A segunda implicação é que, se é pela obra de Cristo que somos reconciliados com Deus, então não é por nossas próprias "obras mortas", como é dito no trecho supracitado de Hebreus. Convém que, ao entrar na presença de Deus, deixemos de lado todos os nossos pretensos méritos e confiemos nos méritos de Cristo, que nos são oferecidos gratuitamente. É o que nos diz Paulo de diversas maneiras, como na famosa sentença de Efésios 2.8,9: "pela graça sois salvos, mediante a fé; e isso não vem de vós, é dom de Deus; não de obras, para que ninguém se glorie". O mesmo tema é aprofundado na Epístola aos Romanos, a mais bela exposição da graça de Deus já escrita. Em Romanos 3.19-26, por exemplo, Paulo explica o objetivo da lei, bem como da obra de Cristo, e diz quem será objeto da misericórdia do Senhor: "Ora, sabemos que tudo o que a lei diz, aos que vivem na lei o diz para que se cale toda boca, e todo o mundo seja culpável perante Deus, visto que ninguém será justificado diante dele por obras da lei, em razão de que pela lei vem o pleno conhecimento do pecado. Mas agora, sem lei, se manifestou a justiça de Deus testemunhada pela lei e pelos profetas; justiça de Deus mediante a fé em Jesus Cristo, para todos os que creem; porque não há distinção, pois todos pecaram e carecem da glória de Deus, sendo justificados gratuitamente por sua graça, mediante a redenção que há em Cristo Jesus, a quem Deus propôs, no seu sangue, como propiciação, mediante a fé, para manifestar a sua justiça, por ter Deus, na sua tolerância, deixado impunes os pecados anteriormente cometidos; tendo em vista a manifestação da sua justiça no tempo presente, para ele mesmo ser justo e o justificador daquele que tem fé em Jesus." Ser justificado significa ser declarado justo no tribunal de Deus, e recebemos esse privilégio ao depositar fé em Cristo. E é por isso que Isaías, pouco depois de profetizar o sofrimento vicário de Cristo, proclama o maravilhoso convite da graça: "Ah! Todos vós, os que tendes sede, vinde às águas; e vós, os que não tendes dinheiro, vinde, comprai e comei; sim, vinde e comprai, sem dinheiro e sem preço, vinho e leite" (Isaías 55.1).

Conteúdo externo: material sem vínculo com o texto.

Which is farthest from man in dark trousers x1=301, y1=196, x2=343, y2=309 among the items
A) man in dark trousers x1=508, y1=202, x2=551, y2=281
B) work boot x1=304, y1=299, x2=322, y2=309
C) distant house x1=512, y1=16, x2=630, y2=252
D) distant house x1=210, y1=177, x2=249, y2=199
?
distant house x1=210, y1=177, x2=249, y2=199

Estou bem ciente de que essa mensagem não soa bem aos ouvidos modernos. Na verdade, também não soava bem aos ouvidos antigos. A convicção universal da sabedoria humana sempre foi a de que nossos méritos, de alguma forma, são de importância decisiva na determinação da opinião de Deus sobre nós, e nunca fez sentido algum que Deus decidisse punir uma pessoa pelos erros de outra. Mas o evangelho sempre foi loucura aos olhos do mundo, como declara a apóstolo Paulo em 1 Coríntios 1.22-24: "Visto como, na sabedoria de Deus, o mundo não o conheceu por sua própria sabedoria, aprouve a Deus salvar os que creem pela loucura da pregação. Porque tanto os judeus pedem sinais, quanto os gregos buscam sabedoria; mas nós pregamos a Cristo crucificado, escândalo para os judeus, loucura para os gentios." A cruz de Cristo escandaliza o mundo desde os primórdios, e é por isso mesmo que a mensagem do evangelho tem eficácia salvadora para aqueles que creem. João viu diante do trono de Deus uma "grande multidão" composta pelos que "lavaram suas vestiduras e as alvejaram no sangue do Cordeiro" (Apocalipse 7.9,14). Enquanto este mundo existir, seus sábios se queixarão de que não é possível alvejar as próprias roupas lavando-as em sangue. Mas nós, que fomos batizados na morte de Cristo (Romanos 6.3), conhecemos o poder que esse sangue possui, e é por isso que não podemos deixar de pregar o escândalo e a loucura que vêm de Deus: que Cristo, embora não tivesse pecado, foi abandonado pelo Pai na cruz porque estava carregando o peso dos pecados de outros, ou seja, os nossos. Uma doutrina que não causa escândalo não pode salvar o mundo. Não sejamos como os judeus que se obstinaram na descrença, e de quem Paulo disse em Romanos 10.2-4: "eles têm zelo por Deus, porém não com entendimento. Porquanto, desconhecendo a justiça de Deus e procurando estabelecer a sua própria, não se sujeitaram à que vem de Deus. Porque o fim da lei é Cristo, para justiça de todo aquele que crê." Ponhamos de lado nossa justiça e sujeitemo-nos à que vem de Deus. Nesta época de Páscoa, Deus permita que se apliquem a nós as palavras finais da Epístola aos Hebreus: "Ora, o Deus da paz, que tornou a trazer dentre os mortos a Jesus, nosso Senhor, o grande Pastor das ovelhas, pelo sangue da eterna aliança, vos aperfeiçoe em todo o bem, para cumprirdes a sua vontade, operando em vós o que é agradável diante dele, por Jesus Cristo, a quem seja a glória para todo o sempre. Amém!"

3 comentários:

Mulher na Polícia disse...

Andrézinho...

É loucura sim... juridicamente falando, inclusive... A gloriosa Constituição Federal por exemplo diz que a pena não pode passar da pessoa do condenado. Digamos que seria uma verdadeira aberração jurídica para o direito brasileiro se eu me propusesse a cumprir pena no teu lugar.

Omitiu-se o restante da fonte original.